Sono «bozze sulla morte» quelle che Sergio Blanco mette in scena al LAC di Lugano: non una trama costruita, non altri personaggi al di fuori di se stesso. Come fossero trenta pagine di un diario, scritto nel corso degli anni e con l’accumularsi di letture ed esperienze, le trenta sezioni del monologo in spagnolo compongono una filosofica «conferenza autofinzionale», secondo la definizione dello stesso drammaturgo franco-uruguaiano. Il tutto accompagnato dalle fotografie di Matilde Campodónico, fotografa uruguaiana nota per i suoi scatti documentari della vita di Montevideo; scatti che qui accompagnano e arricchiscono le parole del drammaturgo. La scena è molto semplice: davanti allo schermo con le immagini, Sergio attende il pubblico in abiti casual, seduto a una scrivania con pochi oggetti.
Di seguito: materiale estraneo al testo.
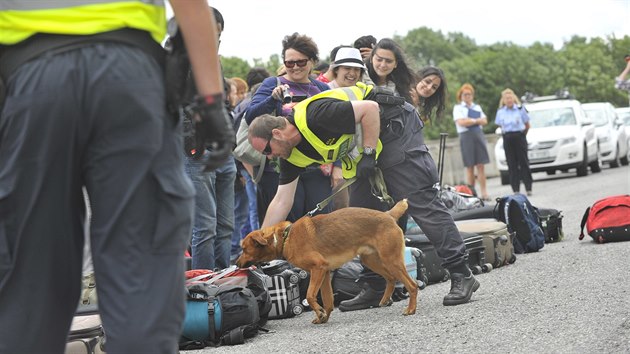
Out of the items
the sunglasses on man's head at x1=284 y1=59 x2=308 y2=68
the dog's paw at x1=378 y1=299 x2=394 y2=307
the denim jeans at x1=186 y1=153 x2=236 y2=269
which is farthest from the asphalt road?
the sunglasses on man's head at x1=284 y1=59 x2=308 y2=68

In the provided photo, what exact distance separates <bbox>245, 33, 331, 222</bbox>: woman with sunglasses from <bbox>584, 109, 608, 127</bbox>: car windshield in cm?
2578

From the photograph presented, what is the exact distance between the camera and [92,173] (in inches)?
113

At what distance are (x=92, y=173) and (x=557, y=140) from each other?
26.3 meters

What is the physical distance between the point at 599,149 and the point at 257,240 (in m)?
26.0

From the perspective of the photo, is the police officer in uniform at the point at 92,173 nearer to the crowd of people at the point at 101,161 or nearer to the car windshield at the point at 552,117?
the crowd of people at the point at 101,161

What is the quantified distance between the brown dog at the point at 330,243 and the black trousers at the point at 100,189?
5138mm

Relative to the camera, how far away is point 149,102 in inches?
114

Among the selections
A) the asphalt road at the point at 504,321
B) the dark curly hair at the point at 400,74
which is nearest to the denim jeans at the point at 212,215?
the asphalt road at the point at 504,321

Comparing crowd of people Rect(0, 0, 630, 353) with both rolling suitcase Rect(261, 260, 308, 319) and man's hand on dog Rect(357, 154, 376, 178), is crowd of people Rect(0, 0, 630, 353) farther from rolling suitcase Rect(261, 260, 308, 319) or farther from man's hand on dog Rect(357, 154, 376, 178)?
rolling suitcase Rect(261, 260, 308, 319)

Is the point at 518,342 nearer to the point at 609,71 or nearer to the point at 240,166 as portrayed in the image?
the point at 240,166

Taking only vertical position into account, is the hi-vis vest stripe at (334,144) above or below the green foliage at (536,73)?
below

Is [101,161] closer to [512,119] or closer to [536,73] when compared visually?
[512,119]

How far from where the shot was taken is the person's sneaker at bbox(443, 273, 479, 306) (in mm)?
8219

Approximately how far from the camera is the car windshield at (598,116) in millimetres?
34312
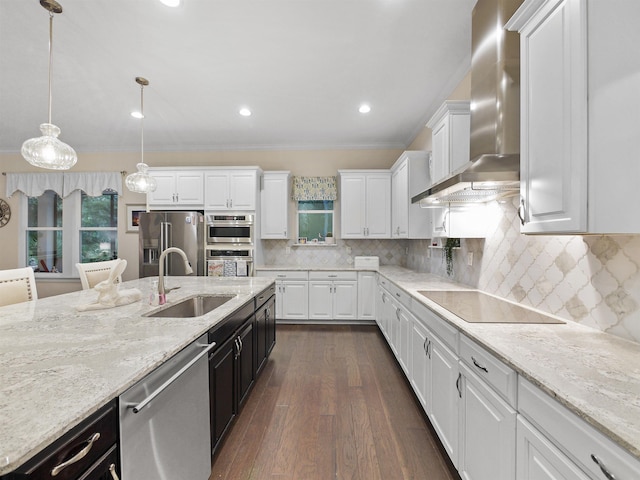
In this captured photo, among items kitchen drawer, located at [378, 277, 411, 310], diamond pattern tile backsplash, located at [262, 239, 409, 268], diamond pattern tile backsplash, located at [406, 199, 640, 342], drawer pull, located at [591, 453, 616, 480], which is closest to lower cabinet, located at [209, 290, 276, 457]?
kitchen drawer, located at [378, 277, 411, 310]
E anche se alcuni elementi narrativi ritornano ciclicamente, Memento mori non ha una vera e propria trama, ma un grande tema guida, già indicato nel titolo: è la riflessione sulla morte, attorno a cui Blanco costruisce la «conferenza», come già aveva fatto con Las Flores del Mal, o la celebración de la violencia (2017). Brani letti, morti note di noti autori, fino ai lutti vissuti in prima persona dello stesso regista: con questi fatti prende forma la narrazione autofinzionale, che lega insieme storia personale e storia collettiva per creare un racconto in cui non si distingue più reale e fiction. «Parlo della mia lacrima per raccontare il diluvio», afferma l’autore in scena. Accanto agli aneddoti, Blanco si serve dell’arte come strumento primario di indagine: sono tante, infatti, le citazioni e i richiami letterari che utilizza come altrettanti argomenti del discorso, mettendoli sullo stesso piano di verità delle sue esperienze personali.
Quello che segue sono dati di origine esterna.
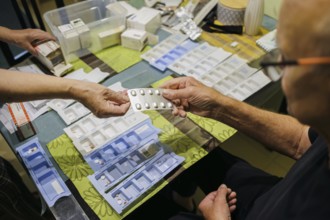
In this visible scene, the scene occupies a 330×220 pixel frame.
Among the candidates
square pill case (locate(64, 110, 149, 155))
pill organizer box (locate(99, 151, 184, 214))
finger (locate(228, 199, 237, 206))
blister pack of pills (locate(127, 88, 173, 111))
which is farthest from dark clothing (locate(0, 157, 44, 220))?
finger (locate(228, 199, 237, 206))

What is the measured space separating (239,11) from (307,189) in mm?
896

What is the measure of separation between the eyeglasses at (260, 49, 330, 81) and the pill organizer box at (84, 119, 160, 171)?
488 millimetres

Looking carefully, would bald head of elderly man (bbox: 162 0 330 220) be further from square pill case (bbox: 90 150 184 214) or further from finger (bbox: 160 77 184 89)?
square pill case (bbox: 90 150 184 214)

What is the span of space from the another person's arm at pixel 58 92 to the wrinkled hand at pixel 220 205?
40 centimetres

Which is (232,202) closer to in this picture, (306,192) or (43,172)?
(306,192)

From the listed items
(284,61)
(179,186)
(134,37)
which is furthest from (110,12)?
(284,61)

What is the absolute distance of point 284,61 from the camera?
1.70 ft

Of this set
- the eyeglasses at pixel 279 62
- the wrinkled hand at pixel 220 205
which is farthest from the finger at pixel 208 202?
the eyeglasses at pixel 279 62

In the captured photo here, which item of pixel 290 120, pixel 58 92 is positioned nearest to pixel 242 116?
pixel 290 120

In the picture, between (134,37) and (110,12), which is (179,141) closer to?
(134,37)

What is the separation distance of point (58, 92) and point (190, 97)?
Answer: 0.41 meters

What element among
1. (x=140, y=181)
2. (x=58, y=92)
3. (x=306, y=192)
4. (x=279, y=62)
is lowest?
(x=140, y=181)

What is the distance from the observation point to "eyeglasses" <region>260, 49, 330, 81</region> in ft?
1.55

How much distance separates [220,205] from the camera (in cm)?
92
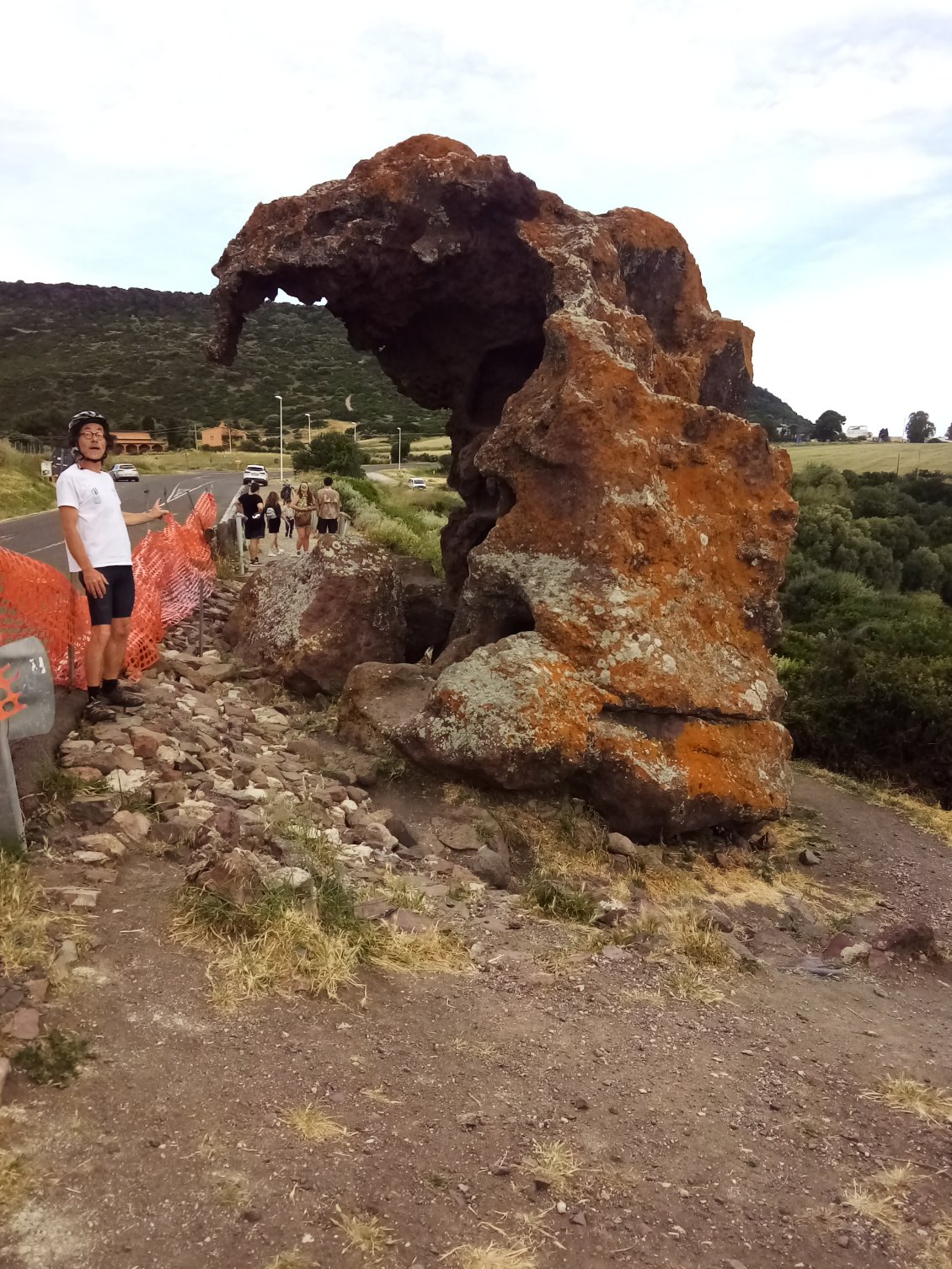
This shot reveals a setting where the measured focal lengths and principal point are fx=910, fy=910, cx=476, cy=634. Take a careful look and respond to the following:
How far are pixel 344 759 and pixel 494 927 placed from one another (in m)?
2.03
Sorprendente è l’abilità del drammaturgo nel creare un’atmosfera serena, anche se il tema è potenzialmente opprimente. I trenta episodi sono narrati infatti con un tocco leggero: in alcuni momenti il pubblico sorride o ride. Sembra essere proprio questo il perno di Memento mori: puntando a una sorta di seduzione del pubblico, Blanco rivendica l’esistenza di un’«erotica della morte», vuole mostrare cioè le «possibilità di bellezza» che essa presenta, contro la comune percezione negativa. Si pone così un drammatico interrogativo implicito: che visione abbiamo oggi della morte? Ne siamo solo inorriditi? Le rispettose risate del pubblico rispondono con una prima, essenziale prova a favore della pretesa «bellezza» dell’oscura signora.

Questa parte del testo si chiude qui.